Problem set:
a) In the piece on Trump's tweets and stock prices, how much did his tweets knock off Lockheed Martin's stock price?
b) Repeat the piece on Trump's tweets and stock prices from "Donald Trump has" up to and including "going to happen.".

** Opening Source text block **

Donald Trump has long had a habit of tweeting about the people and things he doesn't like -- but now that he's president-elect, his missives move markets. Over the last several weeks, his tweets have managed to knock 1% off Boeing's stock price, albeit temporarily, and 2.5% from that of Lockheed Martin.
On Tuesday, it was automakers' turn in the Trump spotlight, as the president-elect suggested G.M. should pay a big tax to build cars in Mexico. At about the same time, rival Ford announced its plans to scrap plans for a Mexican factory and invest the money in Michigan instead. (Ford's shares were up about 3% in afternoon trading.)
It now seems as though an investor could buy and sell stock, and make money, based on what @realDonaldTrump happens to be targeting on any given day. Indeed, that's almost certainly going to happen.
But that enterprising trader is not going to be you.
As it turns out, Wall Street has been watching Twitter, and many other sources of online news and gossip, for quite some time. And unlike casual investors -- who may happen to see the latest tweet, look up the stock, and fumble with their Schwab password before actually making a trade -- professional investors can rely on powerful computers to largely (or sometimes completely) automate the process.

** Closing Source text block **
** Opening Data section block **

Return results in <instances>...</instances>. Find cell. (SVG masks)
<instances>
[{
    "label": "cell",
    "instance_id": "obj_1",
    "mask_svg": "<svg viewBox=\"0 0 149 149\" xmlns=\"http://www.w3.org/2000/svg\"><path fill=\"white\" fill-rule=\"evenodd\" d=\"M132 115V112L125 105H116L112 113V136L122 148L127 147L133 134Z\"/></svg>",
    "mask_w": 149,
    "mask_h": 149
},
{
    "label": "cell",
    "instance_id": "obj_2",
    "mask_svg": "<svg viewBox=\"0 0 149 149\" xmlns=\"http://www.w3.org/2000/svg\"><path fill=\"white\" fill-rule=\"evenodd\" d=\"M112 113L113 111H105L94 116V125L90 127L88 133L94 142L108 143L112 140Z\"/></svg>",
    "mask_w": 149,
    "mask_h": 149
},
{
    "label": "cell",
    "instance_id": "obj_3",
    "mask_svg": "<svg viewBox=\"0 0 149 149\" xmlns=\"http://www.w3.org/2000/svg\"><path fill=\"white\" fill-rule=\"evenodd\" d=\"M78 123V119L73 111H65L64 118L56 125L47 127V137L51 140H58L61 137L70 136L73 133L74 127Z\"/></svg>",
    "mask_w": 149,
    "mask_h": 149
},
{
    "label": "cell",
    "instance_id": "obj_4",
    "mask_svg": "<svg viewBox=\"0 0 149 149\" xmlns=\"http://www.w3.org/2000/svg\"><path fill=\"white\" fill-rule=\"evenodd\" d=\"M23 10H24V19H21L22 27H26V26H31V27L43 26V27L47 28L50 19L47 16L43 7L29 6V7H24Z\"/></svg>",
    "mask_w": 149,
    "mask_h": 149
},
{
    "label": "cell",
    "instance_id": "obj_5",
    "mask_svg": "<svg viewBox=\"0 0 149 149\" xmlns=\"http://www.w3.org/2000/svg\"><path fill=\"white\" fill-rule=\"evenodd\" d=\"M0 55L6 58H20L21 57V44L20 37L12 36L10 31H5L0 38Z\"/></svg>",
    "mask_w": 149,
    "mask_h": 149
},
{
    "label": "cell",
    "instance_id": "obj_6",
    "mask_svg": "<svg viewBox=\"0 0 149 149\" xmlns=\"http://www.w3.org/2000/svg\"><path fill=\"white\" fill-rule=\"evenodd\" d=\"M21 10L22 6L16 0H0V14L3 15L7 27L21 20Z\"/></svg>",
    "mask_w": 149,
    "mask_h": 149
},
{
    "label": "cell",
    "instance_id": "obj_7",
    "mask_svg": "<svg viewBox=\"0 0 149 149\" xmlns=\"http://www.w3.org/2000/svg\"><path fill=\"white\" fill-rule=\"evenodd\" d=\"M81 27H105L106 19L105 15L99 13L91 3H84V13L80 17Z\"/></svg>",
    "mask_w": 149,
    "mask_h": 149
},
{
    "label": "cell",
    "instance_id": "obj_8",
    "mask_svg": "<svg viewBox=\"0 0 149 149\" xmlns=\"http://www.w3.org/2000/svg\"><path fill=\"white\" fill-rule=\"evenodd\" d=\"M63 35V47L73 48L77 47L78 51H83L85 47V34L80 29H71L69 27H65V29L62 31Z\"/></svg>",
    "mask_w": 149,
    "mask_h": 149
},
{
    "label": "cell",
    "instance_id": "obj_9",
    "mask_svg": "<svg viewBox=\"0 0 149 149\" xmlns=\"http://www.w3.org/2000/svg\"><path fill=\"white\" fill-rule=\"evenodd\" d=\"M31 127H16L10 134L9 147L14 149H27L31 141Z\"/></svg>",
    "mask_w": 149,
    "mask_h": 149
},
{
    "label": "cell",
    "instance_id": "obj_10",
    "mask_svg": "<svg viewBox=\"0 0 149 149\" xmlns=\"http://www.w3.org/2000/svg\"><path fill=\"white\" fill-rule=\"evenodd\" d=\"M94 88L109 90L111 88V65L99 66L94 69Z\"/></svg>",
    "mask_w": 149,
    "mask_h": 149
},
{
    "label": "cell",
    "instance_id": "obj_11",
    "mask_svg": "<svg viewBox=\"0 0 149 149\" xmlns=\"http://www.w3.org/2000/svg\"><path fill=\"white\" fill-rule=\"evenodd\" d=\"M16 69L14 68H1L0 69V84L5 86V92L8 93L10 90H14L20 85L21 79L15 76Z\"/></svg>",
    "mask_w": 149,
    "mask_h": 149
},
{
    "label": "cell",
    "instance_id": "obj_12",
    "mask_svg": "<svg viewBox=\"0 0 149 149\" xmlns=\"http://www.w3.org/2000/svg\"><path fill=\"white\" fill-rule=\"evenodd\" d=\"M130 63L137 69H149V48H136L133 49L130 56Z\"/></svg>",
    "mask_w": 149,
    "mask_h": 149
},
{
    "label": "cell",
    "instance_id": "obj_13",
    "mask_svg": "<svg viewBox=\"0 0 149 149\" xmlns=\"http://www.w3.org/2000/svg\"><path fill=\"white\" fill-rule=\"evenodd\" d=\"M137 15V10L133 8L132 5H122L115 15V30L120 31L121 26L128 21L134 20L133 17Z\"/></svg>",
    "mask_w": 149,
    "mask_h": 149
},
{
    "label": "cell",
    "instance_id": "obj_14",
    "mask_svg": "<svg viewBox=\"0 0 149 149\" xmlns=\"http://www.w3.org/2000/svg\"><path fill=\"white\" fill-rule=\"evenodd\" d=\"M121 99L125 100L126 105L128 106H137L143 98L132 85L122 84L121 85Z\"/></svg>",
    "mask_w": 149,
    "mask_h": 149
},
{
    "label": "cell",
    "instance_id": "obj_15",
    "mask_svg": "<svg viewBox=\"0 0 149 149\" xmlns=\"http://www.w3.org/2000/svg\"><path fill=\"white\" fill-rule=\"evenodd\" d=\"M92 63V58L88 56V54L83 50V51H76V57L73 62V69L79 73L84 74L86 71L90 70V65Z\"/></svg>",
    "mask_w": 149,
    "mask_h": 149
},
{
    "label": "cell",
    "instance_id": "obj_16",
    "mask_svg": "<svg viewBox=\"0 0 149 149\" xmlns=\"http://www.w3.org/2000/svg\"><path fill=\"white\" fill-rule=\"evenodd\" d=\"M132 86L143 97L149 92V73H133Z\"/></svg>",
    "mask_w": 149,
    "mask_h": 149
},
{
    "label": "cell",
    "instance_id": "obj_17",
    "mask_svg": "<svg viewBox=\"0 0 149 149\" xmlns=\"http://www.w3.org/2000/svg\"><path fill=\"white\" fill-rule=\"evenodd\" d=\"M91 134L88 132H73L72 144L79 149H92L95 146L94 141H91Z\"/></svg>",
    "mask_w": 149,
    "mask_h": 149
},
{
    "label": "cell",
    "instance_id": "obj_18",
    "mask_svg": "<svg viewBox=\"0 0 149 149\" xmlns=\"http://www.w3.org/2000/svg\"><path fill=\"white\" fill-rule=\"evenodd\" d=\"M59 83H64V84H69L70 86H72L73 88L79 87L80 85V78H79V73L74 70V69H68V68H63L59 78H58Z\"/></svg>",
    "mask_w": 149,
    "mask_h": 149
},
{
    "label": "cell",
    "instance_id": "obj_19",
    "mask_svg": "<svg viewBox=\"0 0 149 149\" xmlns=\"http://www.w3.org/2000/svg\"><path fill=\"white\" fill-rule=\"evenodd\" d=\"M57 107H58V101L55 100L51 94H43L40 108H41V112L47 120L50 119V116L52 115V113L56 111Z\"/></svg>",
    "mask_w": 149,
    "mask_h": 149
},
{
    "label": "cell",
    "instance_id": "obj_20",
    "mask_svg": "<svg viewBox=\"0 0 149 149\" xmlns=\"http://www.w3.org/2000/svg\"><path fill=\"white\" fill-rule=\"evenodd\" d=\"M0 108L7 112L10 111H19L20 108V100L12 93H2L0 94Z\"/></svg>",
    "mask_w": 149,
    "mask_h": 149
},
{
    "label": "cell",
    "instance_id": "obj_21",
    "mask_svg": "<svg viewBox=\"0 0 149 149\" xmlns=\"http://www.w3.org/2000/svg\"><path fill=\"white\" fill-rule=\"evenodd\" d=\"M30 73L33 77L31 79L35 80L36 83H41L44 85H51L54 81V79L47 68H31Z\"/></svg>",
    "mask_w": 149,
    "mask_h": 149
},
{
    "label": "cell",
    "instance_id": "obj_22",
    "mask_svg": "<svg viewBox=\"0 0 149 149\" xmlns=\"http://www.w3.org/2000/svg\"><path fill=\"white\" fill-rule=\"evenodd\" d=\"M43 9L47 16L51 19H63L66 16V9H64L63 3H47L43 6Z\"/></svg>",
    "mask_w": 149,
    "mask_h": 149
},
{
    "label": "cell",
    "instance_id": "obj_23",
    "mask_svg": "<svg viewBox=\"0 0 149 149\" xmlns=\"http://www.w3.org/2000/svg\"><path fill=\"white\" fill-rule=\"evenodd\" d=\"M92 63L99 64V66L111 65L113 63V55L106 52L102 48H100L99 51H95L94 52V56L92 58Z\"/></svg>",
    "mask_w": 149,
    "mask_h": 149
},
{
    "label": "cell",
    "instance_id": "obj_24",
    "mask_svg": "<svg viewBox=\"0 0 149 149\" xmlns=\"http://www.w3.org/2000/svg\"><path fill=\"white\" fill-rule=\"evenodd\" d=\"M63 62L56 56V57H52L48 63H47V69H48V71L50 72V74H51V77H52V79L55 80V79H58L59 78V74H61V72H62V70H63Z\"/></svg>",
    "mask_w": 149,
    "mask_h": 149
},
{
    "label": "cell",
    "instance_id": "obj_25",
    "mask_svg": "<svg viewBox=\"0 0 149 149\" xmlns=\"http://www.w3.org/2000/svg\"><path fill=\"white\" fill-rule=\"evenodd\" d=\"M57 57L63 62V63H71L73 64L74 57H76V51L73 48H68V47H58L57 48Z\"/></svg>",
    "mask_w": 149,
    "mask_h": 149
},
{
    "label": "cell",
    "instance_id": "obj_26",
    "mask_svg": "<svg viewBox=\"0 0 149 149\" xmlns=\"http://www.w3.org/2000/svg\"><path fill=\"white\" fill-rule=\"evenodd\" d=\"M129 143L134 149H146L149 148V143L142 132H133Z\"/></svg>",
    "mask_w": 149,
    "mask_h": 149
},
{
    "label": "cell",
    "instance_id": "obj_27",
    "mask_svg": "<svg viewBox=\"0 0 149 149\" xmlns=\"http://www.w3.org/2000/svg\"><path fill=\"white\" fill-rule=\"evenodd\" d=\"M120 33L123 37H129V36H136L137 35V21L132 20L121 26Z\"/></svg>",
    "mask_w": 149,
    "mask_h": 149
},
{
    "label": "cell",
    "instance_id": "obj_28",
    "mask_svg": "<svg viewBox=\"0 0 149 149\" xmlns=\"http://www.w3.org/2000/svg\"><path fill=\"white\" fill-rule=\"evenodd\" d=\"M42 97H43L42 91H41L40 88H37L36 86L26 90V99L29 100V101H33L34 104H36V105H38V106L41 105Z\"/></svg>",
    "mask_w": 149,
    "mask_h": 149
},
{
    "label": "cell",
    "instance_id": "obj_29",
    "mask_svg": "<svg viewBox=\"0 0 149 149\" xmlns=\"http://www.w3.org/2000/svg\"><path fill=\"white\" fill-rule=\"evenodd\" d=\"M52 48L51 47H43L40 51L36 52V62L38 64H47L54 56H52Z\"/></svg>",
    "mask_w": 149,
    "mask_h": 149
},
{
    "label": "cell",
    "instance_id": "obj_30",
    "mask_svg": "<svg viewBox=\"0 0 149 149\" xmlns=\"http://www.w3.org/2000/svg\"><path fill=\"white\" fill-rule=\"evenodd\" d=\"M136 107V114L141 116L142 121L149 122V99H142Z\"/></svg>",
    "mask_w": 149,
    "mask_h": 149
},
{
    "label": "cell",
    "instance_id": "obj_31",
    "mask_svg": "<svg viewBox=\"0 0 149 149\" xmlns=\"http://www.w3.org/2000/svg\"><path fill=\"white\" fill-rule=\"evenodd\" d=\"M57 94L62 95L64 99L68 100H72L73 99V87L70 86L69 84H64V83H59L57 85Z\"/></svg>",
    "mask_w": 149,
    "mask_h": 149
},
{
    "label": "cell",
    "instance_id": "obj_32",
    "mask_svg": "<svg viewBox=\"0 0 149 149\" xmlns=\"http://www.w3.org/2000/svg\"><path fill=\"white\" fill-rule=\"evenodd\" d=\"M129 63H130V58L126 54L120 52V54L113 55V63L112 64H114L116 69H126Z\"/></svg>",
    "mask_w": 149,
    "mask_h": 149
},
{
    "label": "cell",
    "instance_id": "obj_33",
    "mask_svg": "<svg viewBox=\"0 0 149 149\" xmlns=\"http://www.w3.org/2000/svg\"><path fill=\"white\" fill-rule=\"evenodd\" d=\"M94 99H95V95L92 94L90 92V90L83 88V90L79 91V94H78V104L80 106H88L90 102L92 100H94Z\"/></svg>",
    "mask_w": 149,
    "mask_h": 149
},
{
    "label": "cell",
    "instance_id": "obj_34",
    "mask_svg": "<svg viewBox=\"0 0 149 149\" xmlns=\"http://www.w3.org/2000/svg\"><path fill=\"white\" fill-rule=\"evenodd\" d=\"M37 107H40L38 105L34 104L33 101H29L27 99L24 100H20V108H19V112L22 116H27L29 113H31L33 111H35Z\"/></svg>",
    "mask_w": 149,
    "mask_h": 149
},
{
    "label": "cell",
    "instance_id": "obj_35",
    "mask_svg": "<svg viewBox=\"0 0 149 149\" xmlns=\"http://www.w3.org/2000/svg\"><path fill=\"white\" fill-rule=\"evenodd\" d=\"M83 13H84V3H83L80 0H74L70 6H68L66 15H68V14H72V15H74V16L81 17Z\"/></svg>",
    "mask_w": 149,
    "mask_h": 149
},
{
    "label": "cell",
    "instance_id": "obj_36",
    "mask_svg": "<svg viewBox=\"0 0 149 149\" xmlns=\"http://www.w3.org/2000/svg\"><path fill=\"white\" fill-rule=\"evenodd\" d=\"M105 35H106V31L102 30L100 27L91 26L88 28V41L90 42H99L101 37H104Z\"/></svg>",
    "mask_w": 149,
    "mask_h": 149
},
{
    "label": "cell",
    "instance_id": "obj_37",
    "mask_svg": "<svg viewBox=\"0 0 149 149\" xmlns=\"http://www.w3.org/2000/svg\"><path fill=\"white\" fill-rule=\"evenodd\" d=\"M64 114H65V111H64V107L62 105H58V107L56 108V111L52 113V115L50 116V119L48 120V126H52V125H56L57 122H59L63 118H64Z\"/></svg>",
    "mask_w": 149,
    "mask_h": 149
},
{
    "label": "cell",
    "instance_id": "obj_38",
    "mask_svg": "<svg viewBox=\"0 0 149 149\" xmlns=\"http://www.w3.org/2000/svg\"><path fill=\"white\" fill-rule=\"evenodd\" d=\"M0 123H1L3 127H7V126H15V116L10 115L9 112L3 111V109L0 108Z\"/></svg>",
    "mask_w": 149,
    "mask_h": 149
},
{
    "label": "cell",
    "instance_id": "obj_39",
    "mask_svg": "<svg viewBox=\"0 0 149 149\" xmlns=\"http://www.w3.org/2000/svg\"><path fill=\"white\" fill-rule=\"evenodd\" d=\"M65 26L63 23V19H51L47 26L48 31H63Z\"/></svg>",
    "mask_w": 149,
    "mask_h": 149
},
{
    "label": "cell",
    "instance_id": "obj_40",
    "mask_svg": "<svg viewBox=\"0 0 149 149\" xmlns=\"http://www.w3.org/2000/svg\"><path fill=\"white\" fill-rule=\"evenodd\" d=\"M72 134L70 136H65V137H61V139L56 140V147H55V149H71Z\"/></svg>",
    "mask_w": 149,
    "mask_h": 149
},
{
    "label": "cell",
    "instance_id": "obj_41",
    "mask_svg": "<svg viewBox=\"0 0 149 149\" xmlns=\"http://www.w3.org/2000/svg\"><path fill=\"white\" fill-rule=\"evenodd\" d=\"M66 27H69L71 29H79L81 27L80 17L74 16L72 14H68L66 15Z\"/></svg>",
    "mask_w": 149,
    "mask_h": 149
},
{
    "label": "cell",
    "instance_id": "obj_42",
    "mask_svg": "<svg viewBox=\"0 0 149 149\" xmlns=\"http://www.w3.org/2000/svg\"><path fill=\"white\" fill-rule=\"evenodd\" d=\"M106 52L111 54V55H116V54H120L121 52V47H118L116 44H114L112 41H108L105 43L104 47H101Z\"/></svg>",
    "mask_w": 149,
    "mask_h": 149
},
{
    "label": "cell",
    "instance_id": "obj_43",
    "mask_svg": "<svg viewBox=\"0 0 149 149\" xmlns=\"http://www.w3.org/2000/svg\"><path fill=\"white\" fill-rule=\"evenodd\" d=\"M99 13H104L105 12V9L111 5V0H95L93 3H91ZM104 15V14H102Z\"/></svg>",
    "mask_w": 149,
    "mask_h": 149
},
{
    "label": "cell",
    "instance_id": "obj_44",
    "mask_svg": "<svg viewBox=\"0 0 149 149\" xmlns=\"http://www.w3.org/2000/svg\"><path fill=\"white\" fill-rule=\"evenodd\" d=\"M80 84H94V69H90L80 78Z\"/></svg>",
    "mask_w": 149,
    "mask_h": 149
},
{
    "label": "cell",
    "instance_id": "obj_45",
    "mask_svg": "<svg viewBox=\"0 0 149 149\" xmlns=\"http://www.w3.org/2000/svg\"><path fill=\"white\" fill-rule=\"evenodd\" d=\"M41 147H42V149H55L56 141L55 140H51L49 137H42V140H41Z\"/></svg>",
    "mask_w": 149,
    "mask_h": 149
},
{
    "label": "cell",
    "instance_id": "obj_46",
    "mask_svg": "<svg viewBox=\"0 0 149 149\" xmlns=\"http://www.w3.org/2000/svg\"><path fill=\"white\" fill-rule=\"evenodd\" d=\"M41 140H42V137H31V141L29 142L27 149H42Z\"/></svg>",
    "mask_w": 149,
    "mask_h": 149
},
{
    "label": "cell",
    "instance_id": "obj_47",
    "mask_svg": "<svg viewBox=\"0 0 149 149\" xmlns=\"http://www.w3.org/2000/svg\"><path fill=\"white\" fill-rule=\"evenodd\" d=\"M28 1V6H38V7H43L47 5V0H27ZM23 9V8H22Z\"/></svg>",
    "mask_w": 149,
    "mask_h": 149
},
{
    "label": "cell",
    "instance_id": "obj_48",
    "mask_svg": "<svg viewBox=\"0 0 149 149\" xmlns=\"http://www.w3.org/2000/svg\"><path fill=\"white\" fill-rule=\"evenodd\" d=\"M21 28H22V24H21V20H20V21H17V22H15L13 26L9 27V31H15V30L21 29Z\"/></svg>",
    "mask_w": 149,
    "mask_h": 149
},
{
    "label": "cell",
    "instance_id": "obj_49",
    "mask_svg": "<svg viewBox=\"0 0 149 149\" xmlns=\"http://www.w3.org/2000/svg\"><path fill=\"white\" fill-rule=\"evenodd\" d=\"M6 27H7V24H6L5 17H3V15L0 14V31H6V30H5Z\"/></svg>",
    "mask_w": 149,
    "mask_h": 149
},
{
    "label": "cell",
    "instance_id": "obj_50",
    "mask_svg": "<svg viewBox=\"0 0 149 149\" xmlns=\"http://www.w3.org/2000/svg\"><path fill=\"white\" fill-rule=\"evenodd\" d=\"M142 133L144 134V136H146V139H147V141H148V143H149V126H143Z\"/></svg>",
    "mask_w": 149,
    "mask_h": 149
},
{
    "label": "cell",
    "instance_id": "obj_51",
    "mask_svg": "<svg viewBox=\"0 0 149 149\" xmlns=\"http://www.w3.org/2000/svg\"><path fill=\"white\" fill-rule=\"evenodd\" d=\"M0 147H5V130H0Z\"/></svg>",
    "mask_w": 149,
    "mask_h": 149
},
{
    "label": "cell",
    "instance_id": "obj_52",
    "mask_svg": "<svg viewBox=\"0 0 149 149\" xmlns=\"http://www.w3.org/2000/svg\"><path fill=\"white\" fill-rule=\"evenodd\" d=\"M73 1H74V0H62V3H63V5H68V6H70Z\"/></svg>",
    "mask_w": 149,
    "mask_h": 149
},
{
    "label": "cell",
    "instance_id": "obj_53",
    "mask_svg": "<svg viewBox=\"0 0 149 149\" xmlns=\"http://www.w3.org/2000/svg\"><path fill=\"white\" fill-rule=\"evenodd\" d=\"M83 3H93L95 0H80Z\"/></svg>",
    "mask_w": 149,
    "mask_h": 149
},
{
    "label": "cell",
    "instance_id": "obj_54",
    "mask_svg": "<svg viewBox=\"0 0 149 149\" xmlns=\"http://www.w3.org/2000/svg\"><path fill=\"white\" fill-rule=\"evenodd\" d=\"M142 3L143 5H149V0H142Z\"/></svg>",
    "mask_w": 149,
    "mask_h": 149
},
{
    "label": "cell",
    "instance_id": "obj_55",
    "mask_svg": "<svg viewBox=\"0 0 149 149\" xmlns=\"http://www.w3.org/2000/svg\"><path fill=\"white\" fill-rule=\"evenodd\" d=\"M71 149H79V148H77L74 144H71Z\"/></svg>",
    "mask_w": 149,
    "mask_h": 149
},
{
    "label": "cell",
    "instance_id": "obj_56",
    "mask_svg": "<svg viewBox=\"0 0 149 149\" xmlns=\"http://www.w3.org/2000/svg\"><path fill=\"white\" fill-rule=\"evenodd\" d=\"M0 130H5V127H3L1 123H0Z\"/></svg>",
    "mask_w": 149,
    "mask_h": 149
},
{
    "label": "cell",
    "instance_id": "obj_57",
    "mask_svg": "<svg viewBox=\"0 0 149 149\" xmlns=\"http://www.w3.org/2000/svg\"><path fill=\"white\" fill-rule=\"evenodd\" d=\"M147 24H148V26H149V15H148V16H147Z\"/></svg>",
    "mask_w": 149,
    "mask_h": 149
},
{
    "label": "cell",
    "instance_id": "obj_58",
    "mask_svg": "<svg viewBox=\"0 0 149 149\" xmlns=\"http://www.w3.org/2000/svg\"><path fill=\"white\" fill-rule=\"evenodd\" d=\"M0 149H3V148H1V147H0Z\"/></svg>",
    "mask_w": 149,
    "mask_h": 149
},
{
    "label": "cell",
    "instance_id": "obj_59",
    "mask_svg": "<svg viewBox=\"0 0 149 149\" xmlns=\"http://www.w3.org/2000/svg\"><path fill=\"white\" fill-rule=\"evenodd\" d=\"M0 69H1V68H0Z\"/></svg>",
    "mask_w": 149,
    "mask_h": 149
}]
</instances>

** Closing Data section block **

Answers:
a) 2.5%

b)
Donald Trump has long had a habit of tweeting about the people and things he doesn't like -- but now that he's president-elect, his missives move markets. Over the last several weeks, his tweets have managed to knock 1% off Boeing's stock price, albeit temporarily, and 2.5% from that of Lockheed Martin.
On Tuesday, it was automakers' turn in the Trump spotlight, as the president-elect suggested G.M. should pay a big tax to build cars in Mexico. At about the same time, rival Ford announced its plans to scrap plans for a Mexican factory and invest the money in Michigan instead. (Ford's shares were up about 3% in afternoon trading.)
It now seems as though an investor could buy and sell stock, and make money, based on what @realDonaldTrump happens to be targeting on any given day. Indeed, that's almost certainly going to happen.